Was mit dem Begriff "Reise-Enduro" gemeint war, demonstrierte Honda 1986 mit der Transalp: ein Straßenmotorrad mit bedingten Geländeeigenschaften und wir erinnern uns gleich an die Scrambler aus den 60er Jahren. Zwei Jahre später brachte Honda die African Twin und Yamaha die Super Ténéré als waschechte Super- oder Reise-Enduros auf den Markt. Beide Offroad-Bikes wurden von leistungsstarken Zweizylinder-Viertaktmotoren auf Trab gebracht und ließen erahnen, was zukünftig in diesem Bereich zu erwarten war. Ganz anders aber bei Suzuki. Nachdem man 1988 die Einzylinder-Enduro-Fans mit der DR 750 Big beglückte, vergrößerte das Werk 1990 den Hubraum auf gewaltige 800 ccm und konnte so mit Stolz behaupten, den Hubraumrekord in der Single-Klasse für sich in Anspruch zu nehmen. Letztendlich setzten sich jedoch großvolumige Zweizylinder-Triebwerke und bei Triumph sogar ein Dreizylinder-Motor durch. Aggregate, die im Schlamm nicht gleich schlapp machten und für lange Touren über genügend Power verfügten.


Honda Transalp



Honda African Twin


Große Reise-Enduros hier und heute

Große Reise-Enduros sind fast so exklusiv wie noble Land-Cruiser. Sie kosten zwischen 9.990 und 12.490 Euro, wiegen zwischen 225 und 266 kg, leisten von 85 bis 99 PS und sind zwischen 190 und 220 Stundenkilometer schnell.



Aprilia ETV Caponord
(Foto: Werk)



BMW R1150GS Adventure


Wer sich heutzutage eine große Reise-Enduro zulegen möchte, kann gleich zwischen sieben Marken wählen: Aprilia, BMW, Cagiva, Honda, KTM, Suzuki und Triumph.

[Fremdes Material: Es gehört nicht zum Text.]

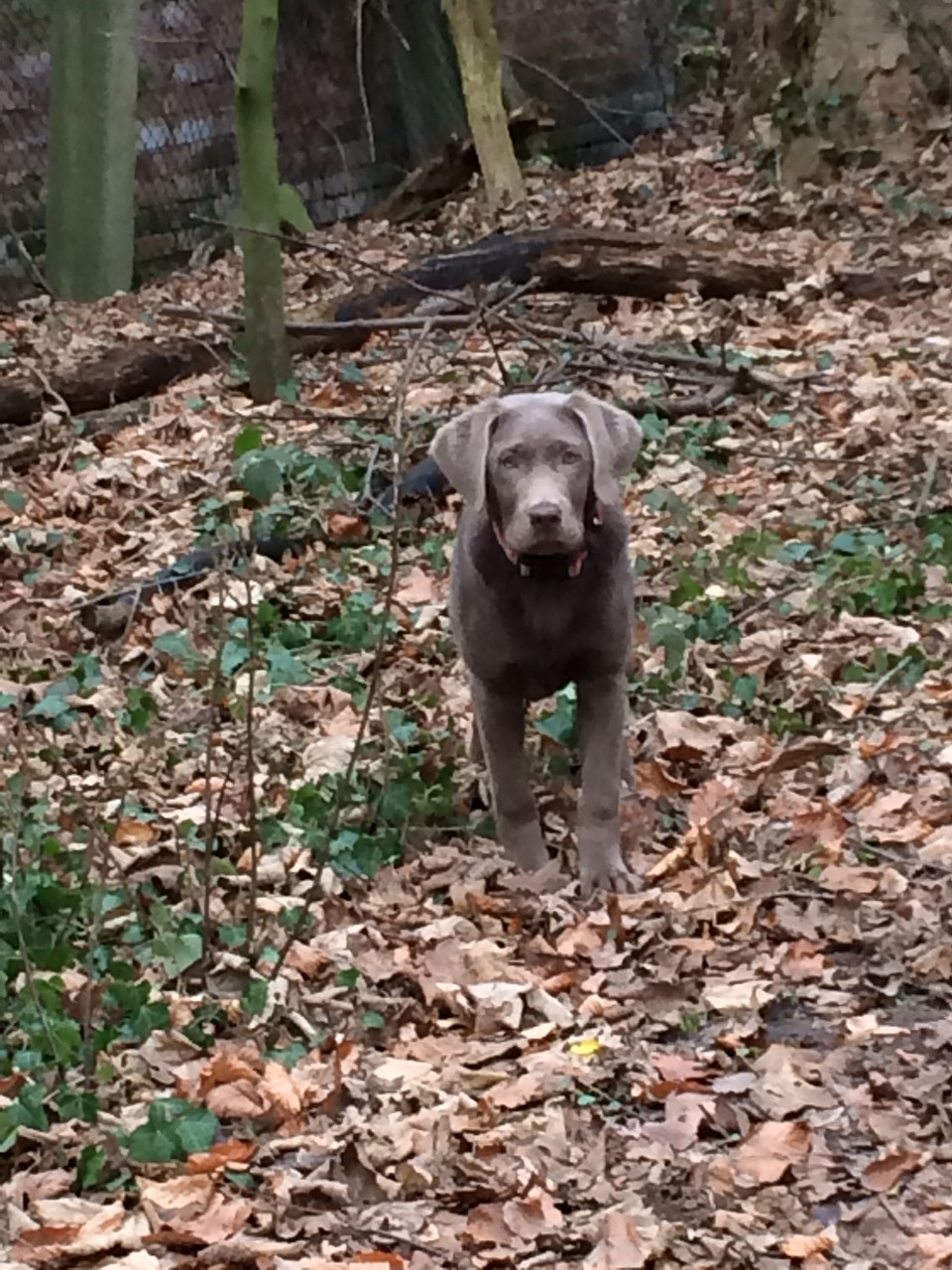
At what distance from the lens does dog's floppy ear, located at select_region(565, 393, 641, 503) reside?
175 inches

Durch die Bank weg sind es alle zuverlässige und ausgereifte Maschinen und selbst die brandneue KTM hat bei der diesjährigen Wüsten-Rallye "Paris-Dakar" nachhaltig gezeigt, was in ihr steckt. Der französische KTM-Werkspilot Richard Sainct gewann souverän mit dem Zweizylinder-Wüstenrenner die härteste Geländefahrt der Welt, nachträglich herzlichen Glückwunsch!



Triumph Tiger



Autor Winni Scheibe mit der neuen BMW R 1200 GS 2004 in Südafrika
(Foto: Werk)


In der Konzeption liegen die glorreichen Sieben auf ähnlich hohem Level. Die Motorencharakteristik ist auf guten Durchzug ausgelegt, die Fahrwerke haben lange Federwege und sind komfortabel abgestimmt. Eine bequeme Sitzbank sorgt beim Fahrer und Beifahrer für hervorragende Reisetauglichkeit. Je nach Anspruch lassen sie sich mit sinnvollem Zubehör wie zum Beispiel Seitenkoffern, Topcase, heizbaren Griffen und Nachrüst- Hauptständer als vollwertigen "Orient-Express" oder "Abenteuer-Enduro" für Reisen bis ans Ende der Welt aufrüsten.